▶ [WHAT TO DO]
Rewrite the data from the line containing "From the vantage" through the end, switching "camera" to "observer" and leaving everything else unchanged.

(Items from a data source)

>>>

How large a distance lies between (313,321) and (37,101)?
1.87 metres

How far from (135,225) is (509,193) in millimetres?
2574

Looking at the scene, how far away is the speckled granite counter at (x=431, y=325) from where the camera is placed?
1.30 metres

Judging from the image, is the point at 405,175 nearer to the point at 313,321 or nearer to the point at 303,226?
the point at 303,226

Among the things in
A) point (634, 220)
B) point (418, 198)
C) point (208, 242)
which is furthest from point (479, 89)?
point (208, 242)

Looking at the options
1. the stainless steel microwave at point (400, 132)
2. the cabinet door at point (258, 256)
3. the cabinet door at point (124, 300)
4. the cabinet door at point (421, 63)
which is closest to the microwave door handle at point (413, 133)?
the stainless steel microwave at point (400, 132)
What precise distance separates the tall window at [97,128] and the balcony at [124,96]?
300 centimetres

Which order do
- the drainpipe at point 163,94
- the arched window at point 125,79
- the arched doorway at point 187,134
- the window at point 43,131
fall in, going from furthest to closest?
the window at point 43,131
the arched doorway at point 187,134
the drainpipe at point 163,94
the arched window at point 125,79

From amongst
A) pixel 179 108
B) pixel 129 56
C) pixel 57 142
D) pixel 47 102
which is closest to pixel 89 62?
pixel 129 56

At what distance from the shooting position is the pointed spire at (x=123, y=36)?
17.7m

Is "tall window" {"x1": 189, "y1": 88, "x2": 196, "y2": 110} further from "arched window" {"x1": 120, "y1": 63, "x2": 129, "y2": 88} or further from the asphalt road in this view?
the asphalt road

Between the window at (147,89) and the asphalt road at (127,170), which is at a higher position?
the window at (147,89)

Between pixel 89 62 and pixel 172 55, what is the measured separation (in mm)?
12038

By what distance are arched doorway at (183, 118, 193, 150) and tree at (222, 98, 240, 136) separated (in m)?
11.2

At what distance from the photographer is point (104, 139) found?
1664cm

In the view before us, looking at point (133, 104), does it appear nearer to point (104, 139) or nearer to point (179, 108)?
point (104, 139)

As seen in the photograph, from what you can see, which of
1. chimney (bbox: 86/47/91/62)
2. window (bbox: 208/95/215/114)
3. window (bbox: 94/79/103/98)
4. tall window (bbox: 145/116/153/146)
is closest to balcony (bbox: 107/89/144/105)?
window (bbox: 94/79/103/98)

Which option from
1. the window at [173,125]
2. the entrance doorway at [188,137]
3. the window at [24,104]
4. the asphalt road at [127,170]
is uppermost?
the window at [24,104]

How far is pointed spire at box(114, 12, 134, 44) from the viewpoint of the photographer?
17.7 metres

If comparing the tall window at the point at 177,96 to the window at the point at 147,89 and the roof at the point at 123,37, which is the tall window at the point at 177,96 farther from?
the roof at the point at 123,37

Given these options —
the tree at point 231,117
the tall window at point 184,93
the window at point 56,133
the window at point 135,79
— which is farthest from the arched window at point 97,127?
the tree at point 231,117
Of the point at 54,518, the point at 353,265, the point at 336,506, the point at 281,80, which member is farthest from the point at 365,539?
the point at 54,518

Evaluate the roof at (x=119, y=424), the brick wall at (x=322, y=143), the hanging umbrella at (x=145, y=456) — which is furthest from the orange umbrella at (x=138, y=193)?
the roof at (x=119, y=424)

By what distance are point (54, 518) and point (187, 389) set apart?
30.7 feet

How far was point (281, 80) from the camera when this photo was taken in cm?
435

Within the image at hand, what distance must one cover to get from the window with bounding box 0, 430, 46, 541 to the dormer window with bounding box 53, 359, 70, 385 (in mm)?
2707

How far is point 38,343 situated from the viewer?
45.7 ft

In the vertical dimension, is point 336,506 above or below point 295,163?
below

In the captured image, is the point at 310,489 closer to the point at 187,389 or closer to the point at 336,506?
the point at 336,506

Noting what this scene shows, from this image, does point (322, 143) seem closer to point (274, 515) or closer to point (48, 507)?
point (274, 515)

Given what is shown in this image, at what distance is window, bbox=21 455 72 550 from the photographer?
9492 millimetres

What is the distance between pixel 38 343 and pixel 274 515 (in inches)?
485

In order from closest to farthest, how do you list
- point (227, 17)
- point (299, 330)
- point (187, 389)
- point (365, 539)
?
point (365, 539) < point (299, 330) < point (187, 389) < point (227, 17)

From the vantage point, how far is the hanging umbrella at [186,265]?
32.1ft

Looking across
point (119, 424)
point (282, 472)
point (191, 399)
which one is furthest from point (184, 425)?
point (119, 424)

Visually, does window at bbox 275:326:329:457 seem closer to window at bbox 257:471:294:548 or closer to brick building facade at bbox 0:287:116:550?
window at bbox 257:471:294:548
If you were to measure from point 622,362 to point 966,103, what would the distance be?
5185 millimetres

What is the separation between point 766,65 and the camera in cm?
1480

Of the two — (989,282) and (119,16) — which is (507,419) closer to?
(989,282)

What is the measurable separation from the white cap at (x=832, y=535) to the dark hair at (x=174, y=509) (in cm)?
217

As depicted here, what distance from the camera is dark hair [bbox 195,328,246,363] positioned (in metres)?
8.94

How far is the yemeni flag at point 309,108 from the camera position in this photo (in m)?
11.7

<<<

▶ [TASK RESPONSE]
From the vantage point, how far is the hanging umbrella at [186,265]?
32.1ft

Looking across
point (119, 424)
point (282, 472)
point (191, 399)
which one is furthest from point (184, 425)?
point (119, 424)

Visually, does window at bbox 275:326:329:457 seem closer to window at bbox 257:471:294:548 or closer to brick building facade at bbox 0:287:116:550?
window at bbox 257:471:294:548
If you were to measure from point 622,362 to point 966,103, what would the distance be?
5185 millimetres

What is the separation between point 766,65 and the observer in cm?
1480

Of the two — (989,282) and (119,16) — which is (507,419) closer to?
(989,282)

What is the measurable separation from the white cap at (x=832, y=535) to the dark hair at (x=174, y=509) (in cm)?
217

As depicted here, what distance from the observer is dark hair [bbox 195,328,246,363] positioned (in metres)?
8.94

How far is the yemeni flag at point 309,108 from the observer position in this photo (in m)?
11.7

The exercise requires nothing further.